__Task directions__: Please resume the post on simplicial homology below, picking up right after its final sentence.

April 14, 2019

Simplicial Homology

Simplicial Homology

Homology groups are topological invariants which, informally, give information about the types of holes in a topological space. They are not the only such invariant in algebraic topology, but they are particularly nice to work with since they are always abelian and easy to compute.

For now, we will restrict our discussion to homology of simplicial complexes. Since many topological spaces of interest can be triangularized into a simplicial complex, this is robust enough for a first treatment of homology. I will talk about the more general theory of singular homology in a later post.

I actually gave the definition of simplicial homology groups in my last post, but it was not motivated by anything in particular. Because the motivation for the construction of homology groups can be difficult to understand, we'll work through the concept by looking at a rather in-depth example. As we will see, the natural and intuitive steps we take in this example generalize to a broader theory of homology.

Let's work with the same simplicial complex we looked at in my last post:

simplicial-complex-4

We'll call the complex $X$, to match our notation from last time. The $v_i$ are $0$-simplices, the $e_i$ are $1$-simplices and $f$ is a $2$-simplex. We will be working with the chain groups of $X$ as in the previous post. We define $C_0(X)$ as the free abelian group generated by the $v_i$, $C_1(X)$ as the free abelian group generated by the $e_i$, and $C_2(X)$ as the free abelian group generated by $f$.

Notice that elements of $C_0(X)$ are integral linear combinations of the vertices $v_i$. A typical element $\sigma_0 \in C_0(X)$ can be expressed as

$$\sigma_0 = \sum_{i=0}^3 a_iv_i = a_0v_0 + a_1v_1 + a_2v_2 + a_3v_3,$$

where the $a_i$ are integers. We refer to the elements of $C_0(X)$ as $0$-chains.

Similarly, the elements of $C_1(X)$, which we call $1$-chains, are integral linear combinations of the edges $e_i$. A typical element $\sigma_1 \in C_1(X)$ can be written

$$\sigma_1 = \sum_{i=0}^4 b_ie_i = b_0e_0 + b_1e_1 + b_2e_2 + b_3e_3 + b_4e_4,$$

where the $b_i$ are integers. Since the edges are oriented, remember that we think of the negative of an edge as that same edge oriented in the opposite direction. There are only two possible orientations for each edge, so this works out nicely.

__Collected material__:
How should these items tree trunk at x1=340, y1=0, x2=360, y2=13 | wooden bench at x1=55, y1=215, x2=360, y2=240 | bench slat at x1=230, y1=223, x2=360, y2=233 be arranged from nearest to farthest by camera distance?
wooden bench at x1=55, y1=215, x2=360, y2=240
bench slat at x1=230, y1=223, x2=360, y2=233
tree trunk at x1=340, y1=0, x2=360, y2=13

__Answer__:
Lastly, the elements of $C_2(X)$, the $2$-chains, are integral multiples of the face $f$. A typical element $\sigma_2 \in C_2(X)$ is of the form

$$\sigma_2 = cf,$$

where $c$ is an integer. We will assume that $f=[v_0, v_1, v_2]$ is oriented clockwise.

Last time, we defined the boundary maps between chain groups for any simplicial complex. Let's look at the boundaries of the simplices in $X$. These are determined by the homomorphisms

$$C_2(X)\xrightarrow{\partial_2} C_1(X)\xrightarrow{\partial_1}C_0(X)\xrightarrow{\partial_0}0.$$

Recall the definition of the boundary of an $n$-simplex:

$$\partial_n([v_0, v_1,\ldots, v_n])=\sum_{i=0}^n(-1)^i[v_0,\ldots,v_{i-1},v_{i+1},\ldots,v_n].$$

We see immediately that

$$\partial_0([v_i]) = 0$$

for every $1$-simplex $v_i$. This should make intuitive sense, since a vertex shouldn't have any boundary. This means that $\partial_0$ is the zero map, (as it must be since it's codomain is the trivial group).

Next we see that

$$\begin{align}
\partial_1(e_0) &= \partial_1([v_0, v_1]) = v_1 - v_0 \\[.5em]
\partial_1(e_1) &= \partial_1([v_1, v_2]) = v_2 - v_1 \\[.5em]
\partial_1(e_2) &= \partial_1([v_2, v_0]) = v_0 - v_2 \\[.5em]
\partial_1(e_3) &= \partial_1([v_3, v_2]) = v_2 - v_3 \\[.5em]
\partial_1(e_4) &= \partial_1([v_0, v_3]) = v_3 - v_0.
\end{align}$$

Since homomorphisms between free abelian groups are uniquely determined by the way they act on generators, we immediately know how to calculate the boundary $\partial_1$ of any $1$-chain in $X$. If

$$\sigma_1 = \sum_{i=0}^4 b_ie_i$$

then from the properties of homomorphisms we see that

$$\begin{align}
\partial_1(\sigma_1) &= \partial_1\left(\sum_{i=0}^4 b_ie_i\right) \\
&= \sum_{i=0}^4 b_i \partial_1(e_i) \\[1em]
&= b_0(v_1-v_0) + b_1(v_2-v_1) + b_2(v_0-v_2) + b_3(v_2-v_3) + b_4(v_3-v_0) \\[1em]
&= (-b_0+b_2-b_4)v_0 + (b_0-b_1)v_1 + (b_1-b_2+b_3)v_2 + (-b_3+b_4)v_3.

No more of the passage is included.